### EXERCISE BRIEF
Copy out every entry below word for word, keeping each line and its wording unchanged.

### Excerpts from a spatial reasoning dataset
* BEGIN *

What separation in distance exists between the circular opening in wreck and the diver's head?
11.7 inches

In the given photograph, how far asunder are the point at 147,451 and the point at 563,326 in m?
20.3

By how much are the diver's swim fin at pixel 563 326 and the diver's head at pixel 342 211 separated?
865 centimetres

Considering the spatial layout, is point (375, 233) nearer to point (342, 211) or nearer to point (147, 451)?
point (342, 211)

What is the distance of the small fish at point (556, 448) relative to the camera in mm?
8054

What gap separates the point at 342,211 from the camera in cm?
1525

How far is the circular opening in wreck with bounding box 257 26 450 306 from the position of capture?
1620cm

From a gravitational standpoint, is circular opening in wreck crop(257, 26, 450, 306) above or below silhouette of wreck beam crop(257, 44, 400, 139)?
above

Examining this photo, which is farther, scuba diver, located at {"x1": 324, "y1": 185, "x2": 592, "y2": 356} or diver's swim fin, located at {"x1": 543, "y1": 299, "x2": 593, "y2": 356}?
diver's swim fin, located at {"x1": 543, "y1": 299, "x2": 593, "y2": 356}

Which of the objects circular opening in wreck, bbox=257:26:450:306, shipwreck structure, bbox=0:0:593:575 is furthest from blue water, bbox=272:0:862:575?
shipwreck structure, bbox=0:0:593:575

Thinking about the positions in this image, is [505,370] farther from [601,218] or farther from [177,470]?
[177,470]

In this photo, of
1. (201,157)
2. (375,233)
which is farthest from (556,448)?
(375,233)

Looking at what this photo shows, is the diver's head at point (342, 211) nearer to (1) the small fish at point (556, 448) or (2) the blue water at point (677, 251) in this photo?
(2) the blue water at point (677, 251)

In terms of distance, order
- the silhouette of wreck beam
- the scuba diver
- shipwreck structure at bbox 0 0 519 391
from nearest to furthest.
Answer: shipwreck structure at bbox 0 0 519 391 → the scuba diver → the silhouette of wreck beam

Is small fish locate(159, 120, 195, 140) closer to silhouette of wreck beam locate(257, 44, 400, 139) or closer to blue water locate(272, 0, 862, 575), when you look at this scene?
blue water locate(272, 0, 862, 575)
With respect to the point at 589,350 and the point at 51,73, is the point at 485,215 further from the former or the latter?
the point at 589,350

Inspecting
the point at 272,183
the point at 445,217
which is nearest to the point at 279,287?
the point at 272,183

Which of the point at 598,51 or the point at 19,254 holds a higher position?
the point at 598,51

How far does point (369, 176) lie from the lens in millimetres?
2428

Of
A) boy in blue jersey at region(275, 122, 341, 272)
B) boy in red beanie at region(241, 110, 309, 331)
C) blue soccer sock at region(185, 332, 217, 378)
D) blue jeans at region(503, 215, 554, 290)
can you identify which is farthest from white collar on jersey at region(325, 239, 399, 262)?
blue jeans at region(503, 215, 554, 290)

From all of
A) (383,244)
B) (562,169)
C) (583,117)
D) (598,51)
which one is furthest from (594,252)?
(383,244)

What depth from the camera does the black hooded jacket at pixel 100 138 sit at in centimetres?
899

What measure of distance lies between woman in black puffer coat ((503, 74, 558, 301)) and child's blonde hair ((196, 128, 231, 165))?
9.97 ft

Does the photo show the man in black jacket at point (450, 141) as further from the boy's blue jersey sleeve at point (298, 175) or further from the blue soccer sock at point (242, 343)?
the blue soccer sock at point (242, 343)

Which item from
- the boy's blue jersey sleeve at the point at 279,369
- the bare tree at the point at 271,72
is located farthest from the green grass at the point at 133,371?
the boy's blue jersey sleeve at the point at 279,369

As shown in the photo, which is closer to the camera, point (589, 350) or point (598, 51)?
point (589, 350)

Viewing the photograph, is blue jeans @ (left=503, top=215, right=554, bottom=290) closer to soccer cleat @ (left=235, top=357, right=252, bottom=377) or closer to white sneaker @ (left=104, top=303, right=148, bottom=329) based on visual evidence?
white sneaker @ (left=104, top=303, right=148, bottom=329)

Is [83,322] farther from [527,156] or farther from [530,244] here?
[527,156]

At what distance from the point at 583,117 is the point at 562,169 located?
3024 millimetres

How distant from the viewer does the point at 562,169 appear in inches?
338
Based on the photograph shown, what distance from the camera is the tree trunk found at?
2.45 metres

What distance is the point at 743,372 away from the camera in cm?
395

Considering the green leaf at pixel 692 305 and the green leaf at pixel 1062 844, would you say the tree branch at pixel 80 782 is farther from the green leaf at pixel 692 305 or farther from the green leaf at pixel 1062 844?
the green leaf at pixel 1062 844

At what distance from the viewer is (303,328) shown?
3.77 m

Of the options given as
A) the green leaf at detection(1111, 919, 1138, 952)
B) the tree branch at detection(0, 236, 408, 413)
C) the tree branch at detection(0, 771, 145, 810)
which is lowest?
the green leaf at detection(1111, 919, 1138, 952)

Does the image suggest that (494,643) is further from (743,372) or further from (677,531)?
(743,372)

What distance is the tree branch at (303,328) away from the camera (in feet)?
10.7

* END *

### THE COMPLETED TASK
What separation in distance exists between the circular opening in wreck and the diver's head?
11.7 inches

In the given photograph, how far asunder are the point at 147,451 and the point at 563,326 in m?
20.3

By how much are the diver's swim fin at pixel 563 326 and the diver's head at pixel 342 211 separated?
865 centimetres

Considering the spatial layout, is point (375, 233) nearer to point (342, 211) or nearer to point (147, 451)?
point (342, 211)

What is the distance of the small fish at point (556, 448) relative to the camera in mm?
8054

What gap separates the point at 342,211 from the camera in cm?
1525

How far is the circular opening in wreck with bounding box 257 26 450 306 from the position of capture?
1620cm

From a gravitational standpoint, is circular opening in wreck crop(257, 26, 450, 306) above or below silhouette of wreck beam crop(257, 44, 400, 139)?
above

Examining this photo, which is farther, scuba diver, located at {"x1": 324, "y1": 185, "x2": 592, "y2": 356} or diver's swim fin, located at {"x1": 543, "y1": 299, "x2": 593, "y2": 356}?
diver's swim fin, located at {"x1": 543, "y1": 299, "x2": 593, "y2": 356}

Which of the objects circular opening in wreck, bbox=257:26:450:306, shipwreck structure, bbox=0:0:593:575 is furthest from blue water, bbox=272:0:862:575?
shipwreck structure, bbox=0:0:593:575

Thinking about the positions in this image, is [505,370] farther from [601,218] or farther from [177,470]?
[177,470]

In this photo, of
1. (201,157)
2. (375,233)
which is farthest from (556,448)?
(375,233)

Looking at what this photo shows, is the diver's head at point (342, 211) nearer to (1) the small fish at point (556, 448) or (2) the blue water at point (677, 251) in this photo?
(2) the blue water at point (677, 251)

In terms of distance, order
- the silhouette of wreck beam
- the scuba diver
- shipwreck structure at bbox 0 0 519 391
from nearest to furthest.
Answer: shipwreck structure at bbox 0 0 519 391 → the scuba diver → the silhouette of wreck beam

Is small fish locate(159, 120, 195, 140) closer to silhouette of wreck beam locate(257, 44, 400, 139) or closer to blue water locate(272, 0, 862, 575), when you look at this scene?
blue water locate(272, 0, 862, 575)
With respect to the point at 589,350 and the point at 51,73, is the point at 485,215 further from the former or the latter?
the point at 589,350

Inspecting
the point at 272,183
the point at 445,217
which is nearest to the point at 279,287?
the point at 272,183

Which of the point at 598,51 or the point at 19,254 holds a higher position?
the point at 598,51

How far does point (369, 176) lie from the lens in millimetres?
2428

Of
A) boy in blue jersey at region(275, 122, 341, 272)
B) boy in red beanie at region(241, 110, 309, 331)
C) blue soccer sock at region(185, 332, 217, 378)
D) blue jeans at region(503, 215, 554, 290)
can you identify which is farthest from white collar on jersey at region(325, 239, 399, 262)?
blue jeans at region(503, 215, 554, 290)

From all of
A) (383,244)
B) (562,169)
C) (583,117)
D) (598,51)
which one is furthest from (594,252)?
(383,244)

What depth from the camera does the black hooded jacket at pixel 100 138 sit at in centimetres?
899

What measure of distance lies between woman in black puffer coat ((503, 74, 558, 301)) and child's blonde hair ((196, 128, 231, 165))?
9.97 ft

Does the photo show the man in black jacket at point (450, 141) as further from the boy's blue jersey sleeve at point (298, 175) or further from the blue soccer sock at point (242, 343)?
the blue soccer sock at point (242, 343)

Which item from
- the boy's blue jersey sleeve at the point at 279,369
- the bare tree at the point at 271,72
is located farthest from the green grass at the point at 133,371?
the boy's blue jersey sleeve at the point at 279,369

As shown in the photo, which is closer to the camera, point (589, 350) or point (598, 51)?
point (589, 350)

Viewing the photograph, is blue jeans @ (left=503, top=215, right=554, bottom=290) closer to soccer cleat @ (left=235, top=357, right=252, bottom=377) or closer to white sneaker @ (left=104, top=303, right=148, bottom=329) based on visual evidence?
white sneaker @ (left=104, top=303, right=148, bottom=329)

Is [83,322] farther from [527,156] or farther from [530,244] here?
[527,156]

At what distance from the point at 583,117 is the point at 562,169 located?
3024 millimetres

How distant from the viewer does the point at 562,169 appear in inches?
338
Based on the photograph shown, what distance from the camera is the tree trunk found at?
2.45 metres

What distance is the point at 743,372 away from the camera in cm?
395

Considering the green leaf at pixel 692 305 and the green leaf at pixel 1062 844, would you say the tree branch at pixel 80 782 is farther from the green leaf at pixel 692 305 or farther from the green leaf at pixel 1062 844?
the green leaf at pixel 1062 844

At what distance from the viewer is (303,328) shown?
3.77 m

Of the options given as
A) the green leaf at detection(1111, 919, 1138, 952)
B) the tree branch at detection(0, 236, 408, 413)
C) the tree branch at detection(0, 771, 145, 810)
which is lowest?
the green leaf at detection(1111, 919, 1138, 952)

Does the image suggest that (494,643) is further from (743,372) or further from (677,531)?
(743,372)

What distance is the tree branch at (303,328) away from the camera (in feet)?
10.7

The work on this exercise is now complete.